(Data for the task Opens)

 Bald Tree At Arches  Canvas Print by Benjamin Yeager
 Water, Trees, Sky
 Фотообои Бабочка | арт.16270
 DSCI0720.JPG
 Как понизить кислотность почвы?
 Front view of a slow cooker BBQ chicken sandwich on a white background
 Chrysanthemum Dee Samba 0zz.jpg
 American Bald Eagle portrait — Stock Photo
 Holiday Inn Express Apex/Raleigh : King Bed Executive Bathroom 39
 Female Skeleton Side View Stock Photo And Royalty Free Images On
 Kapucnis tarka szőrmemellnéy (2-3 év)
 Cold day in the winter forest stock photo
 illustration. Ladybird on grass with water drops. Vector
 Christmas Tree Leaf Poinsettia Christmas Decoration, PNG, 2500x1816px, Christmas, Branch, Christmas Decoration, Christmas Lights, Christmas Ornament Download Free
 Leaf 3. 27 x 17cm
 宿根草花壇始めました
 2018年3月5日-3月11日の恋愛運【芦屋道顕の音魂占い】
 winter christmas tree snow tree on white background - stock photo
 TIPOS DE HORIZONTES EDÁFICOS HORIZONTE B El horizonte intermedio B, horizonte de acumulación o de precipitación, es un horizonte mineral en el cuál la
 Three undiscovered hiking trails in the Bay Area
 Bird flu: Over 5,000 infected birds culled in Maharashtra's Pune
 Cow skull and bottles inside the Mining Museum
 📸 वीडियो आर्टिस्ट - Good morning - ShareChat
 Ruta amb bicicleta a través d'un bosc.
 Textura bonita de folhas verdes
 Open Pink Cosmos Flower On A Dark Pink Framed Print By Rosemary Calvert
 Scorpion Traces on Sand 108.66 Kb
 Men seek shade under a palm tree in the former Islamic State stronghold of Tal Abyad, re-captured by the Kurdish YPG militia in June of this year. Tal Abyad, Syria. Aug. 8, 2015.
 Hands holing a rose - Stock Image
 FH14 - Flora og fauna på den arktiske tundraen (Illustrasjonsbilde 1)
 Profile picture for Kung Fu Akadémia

(Data for the task Closes)

What this task involves: What you give back must be the stretch above, starting at the line with "Front view of" and ending at the line with "FH14 - Flora", copied exactly.

Expected answer:
 Front view of a slow cooker BBQ chicken sandwich on a white background
 Chrysanthemum Dee Samba 0zz.jpg
 American Bald Eagle portrait — Stock Photo
 Holiday Inn Express Apex/Raleigh : King Bed Executive Bathroom 39
 Female Skeleton Side View Stock Photo And Royalty Free Images On
 Kapucnis tarka szőrmemellnéy (2-3 év)
 Cold day in the winter forest stock photo
 illustration. Ladybird on grass with water drops. Vector
 Christmas Tree Leaf Poinsettia Christmas Decoration, PNG, 2500x1816px, Christmas, Branch, Christmas Decoration, Christmas Lights, Christmas Ornament Download Free
 Leaf 3. 27 x 17cm
 宿根草花壇始めました
 2018年3月5日-3月11日の恋愛運【芦屋道顕の音魂占い】
 winter christmas tree snow tree on white background - stock photo
 TIPOS DE HORIZONTES EDÁFICOS HORIZONTE B El horizonte intermedio B, horizonte de acumulación o de precipitación, es un horizonte mineral en el cuál la
 Three undiscovered hiking trails in the Bay Area
 Bird flu: Over 5,000 infected birds culled in Maharashtra's Pune
 Cow skull and bottles inside the Mining Museum
 📸 वीडियो आर्टिस्ट - Good morning - ShareChat
 Ruta amb bicicleta a través d'un bosc.
 Textura bonita de folhas verdes
 Open Pink Cosmos Flower On A Dark Pink Framed Print By Rosemary Calvert
 Scorpion Traces on Sand 108.66 Kb
 Men seek shade under a palm tree in the former Islamic State stronghold of Tal Abyad, re-captured by the Kurdish YPG militia in June of this year. Tal Abyad, Syria. Aug. 8, 2015.
 Hands holing a rose - Stock Image
 FH14 - Flora og fauna på den arktiske tundraen (Illustrasjonsbilde 1)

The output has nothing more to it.